Teaching controversial parts of Chinese history ‘up to textbook publishers and teachers’ in Hong Kong
Education Bureau says curriculum will only list ‘key points’ in history and teachers should decide which events to focus on to realise their ‘teaching goals’
Hong Kong’s junior secondary school pupils will spend less time on ancient Chinese history and more on political, economic and social developments related to modern China and the city, according to the revised curriculum unveiled by the Education Bureau on Monday.
Teachers and textbook publishers will also be given freedom to decide how to broach the more controversial chapters of Chinese history, with neither the Tiananmen Square crackdown nor Hong Kong’s 1967 riots mentioned in the revised syllabus.

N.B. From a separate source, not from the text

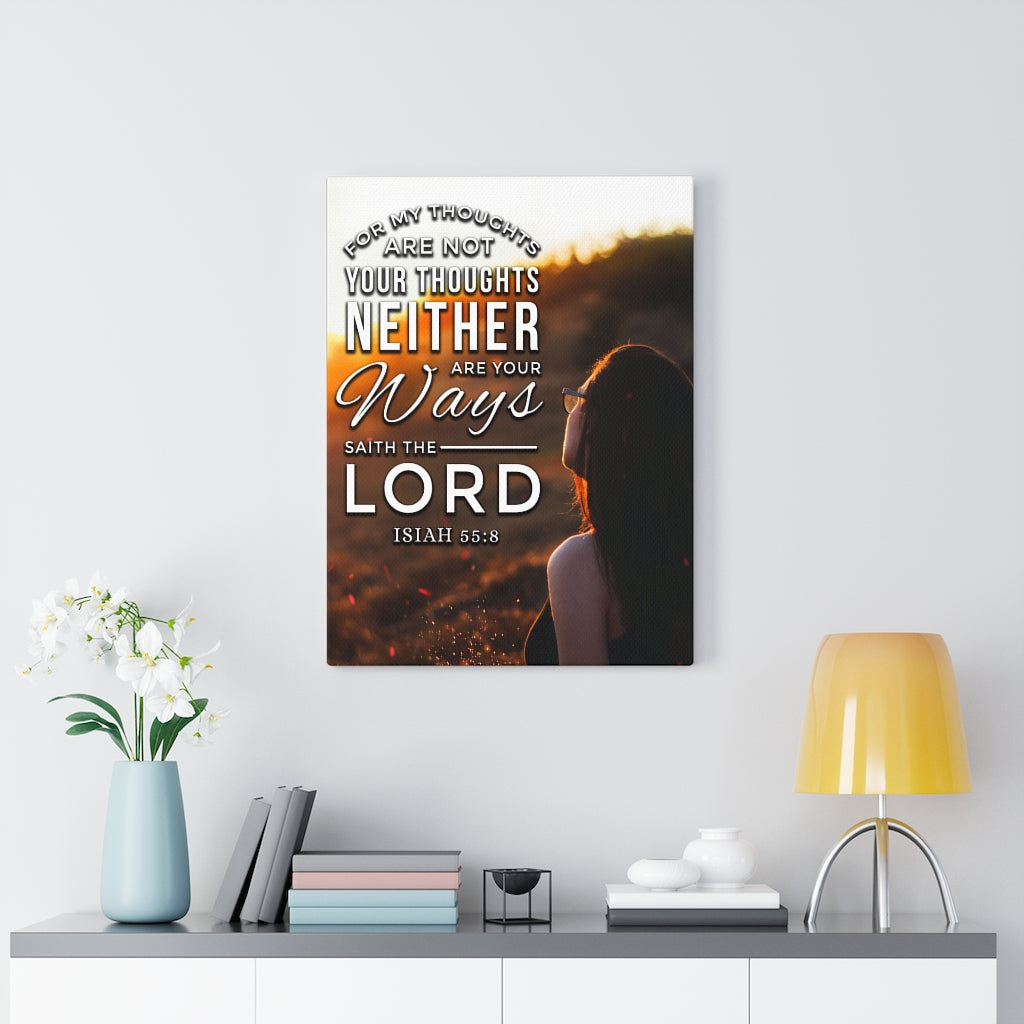 Scripture Walls For My Thoughts Are Not My Thoughts Isaiah 55:8 Christian Wall Art Bible Verse Print Ready to Hang - Express Your Love Gifts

The government launched a second round of public consultation on Monday as it reintroduced some of the “negative” topics, such as the decline of dynasties, in the revised curriculum after its first draft sparked backlash.

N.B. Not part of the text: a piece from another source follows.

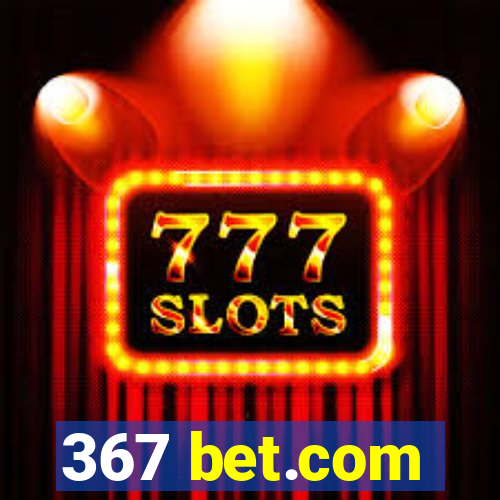 367 bet.com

The proposed changes would see Form Three pupils spending a whole year on modern Chinese history, studying events ranging from the Chinese Revolution of 1911 revolution to the establishment of Hong Kong as a special administrative region in 1997.
Relations between Hong Kong and mainland China since 1949, Sino-British negotiations on the handover of Hong Kong to China, and the establishment of the Basic Law, the city’s mini-constitution, would also be on the syllabus.

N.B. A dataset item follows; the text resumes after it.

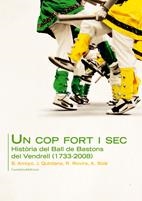 COP FORT I SEC HISTORIS DEL BALL DE BASTONS DEL VENDRELL , U | 9788497914710 | ARROYO, S.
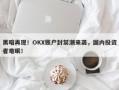 黑暗再现！OKX账户封禁潮来袭，国内投资者难眠！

Pupils would have to complete within two years the syllabus on ancient history and the different dynasties that ruled ancient China.
More than 75 per cent of total class time would be spent on political history under the new syllabus, compared with some 65 per cent suggested in the first draft of the revised syllabus last year.
Around 14 per cent would be dedicated to cultural history while another 10 per cent would be taken up by Hong Kong’s role and development.
Lee Wai-hung, chairman of the Association of Chinese History Teachers, welcomed the revised curriculum, saying the government had accepted the recommendations made by teachers during the first round of public consultation.
“We were concerned about the insufficient coverage on political history which has too little emphasis on the negatives, such as the disorder and decline of different eras,” Lee said. “The government has now trimmed down the coverage on cultural history to make way for those [missing] parts.”
But some frontline teachers feared they would not have enough time to complete the full Chinese history syllabus, and questioned whether 50 classes could be guaranteed by schools per year.
“Although the government has now shrunk the scope of ancient history for modern history, it has at the same time boosted coverage on the cultural and Hong Kong parts,” said Chen Yan-kai, deputy director of education research for the Professional Teachers’ Union. “I am afraid teachers at the end would still have to go through it briefly.”
Another talking point was whether controversial issues which were not included in the syllabus, such as the 1967 riots, should be taught.
The Education Bureau’s chief curriculum development officer, Gloria Chan Pik-wah, suggested textbook publishers and teachers should decide which historical events to examine in realising their teaching goals.
“They are required to teach in a manner that is unbiased, fact-based and objective, using their professional judgment,” she said.
Deputy Secretary for Education Hong Chan Tsui-wah noted that the new curriculum only set the framework laying out key points,as opposed to stipulating which specific events in history should be taught in classrooms.
History teacher Lee said he preferred the 1967 riots to be included in the curriculum as it would allow pupils to study such a significant incident from a historical perspective, offering them a comprehensive picture free from any political agenda.
Chief Executive Carrie Lam Cheng Yuet-ngor has announced that all Hong Kong secondary schools would teach Chinese history as an independent compulsory subject at the junior levels from next year in a bid to equip pupils with a sense of national identity.
The second stage of public consultation on the subject will run until the end of November, and the new syllabus is expected to take effect in the 2020 school year.